ATLANTA (Jan. 28, 2010) - Jim Jacoby, who is leading the charge to redevelop the former Ford Atlanta Assembly Plant into an "aerotropolis," wants to redevelop the shuttered Ford Assembly Plant in Norfolk, Va., as well.
Earlier this week, Jacoby told me his company plans to buy the former Ford plant in Norfolk and develop a mixed-use project laden with alternative energy devises and uses. These would include solar panels, wind turbine production and perhaps a wind farm off the coast.
Jacoby, a former retail strip center developer, now is best known for leading the redevelopment of the former Atlantic Steel plant along Atlanta's Downtown Connector, into the mixed-use gem known as Atlantic Station (home of WNS headquarters).
The Ford Assembly Plant site on Indian River Road in Norfolk encompasses 109 acres of land zoned for industrial use and is served by, naturally, Norfolk Southern rail. More than 2.6 million square feet of manufacturing facilities remains on the site, which fronts the Eastern Branch of the Elizabeth River, according to CB Richard Ellis, which is marketing the site for sale. Ford closed the plant in June 2007.

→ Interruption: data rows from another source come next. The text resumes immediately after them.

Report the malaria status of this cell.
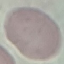
It is uninfected.

stain = Giemsa
preparation = thin blood smear
image type = automatically extracted cell patch, resized to 64 × 64 pixels
capture = smartphone through the microscope eyepiece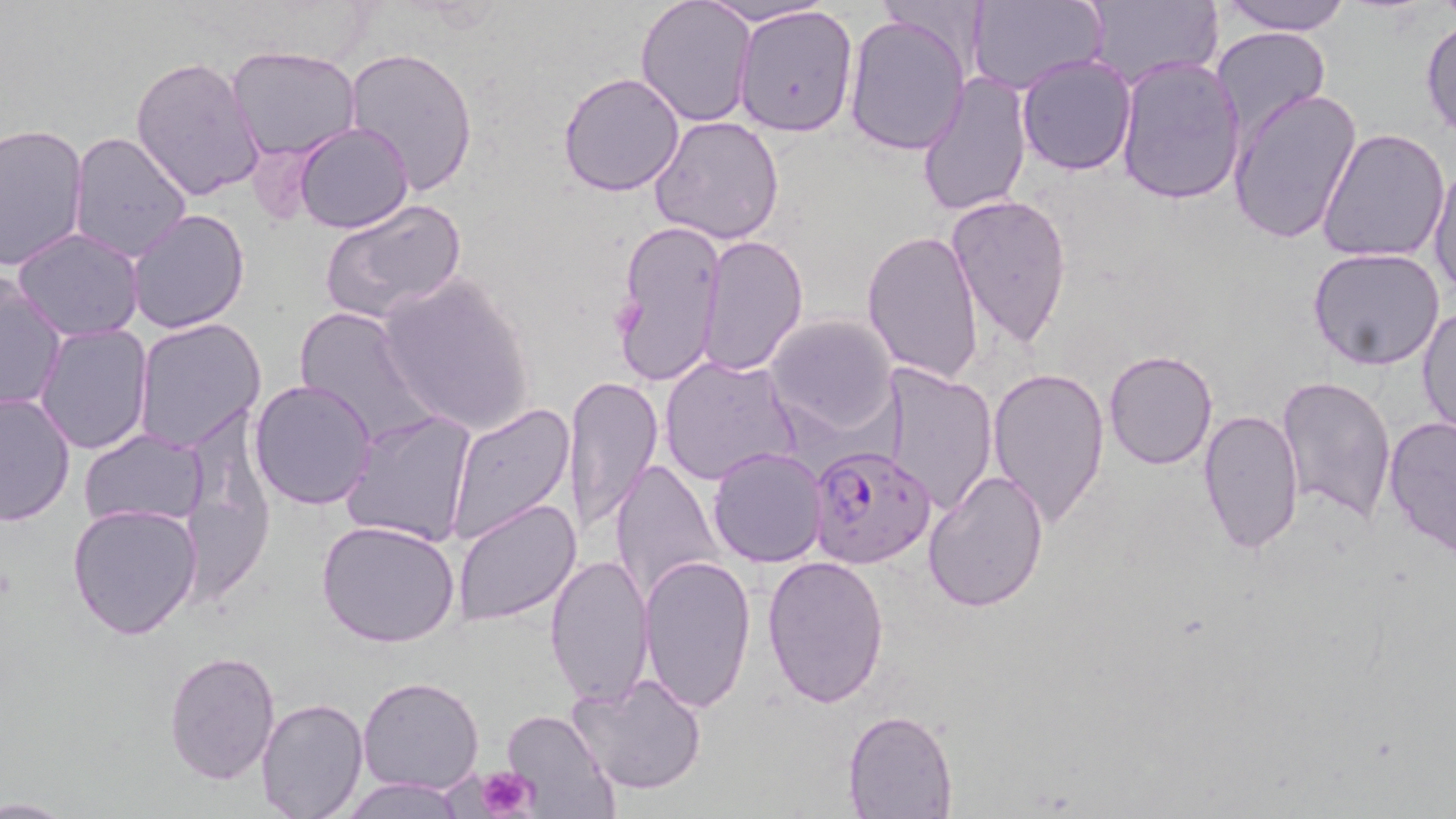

Jacoby's connection with Ford probably positions him well in his effort to acquire the Norfolk plant. In June 2008, Jacoby bought the 122-acre Atlanta plant from Ford and announced plans for a mixed-use development near Hartsfield-Jackson Atlanta International Airport. A press release announcing the sale described the "aerotropolis" as "an aviation-intense business district that is expected to include office, retail, restaurants, hotel and airport parking."
It will be interesting to see if Jacoby, above right, does buy the Norfolk plant, and if so, how his plans for an alternative-energy intensive mixed-use development turn out.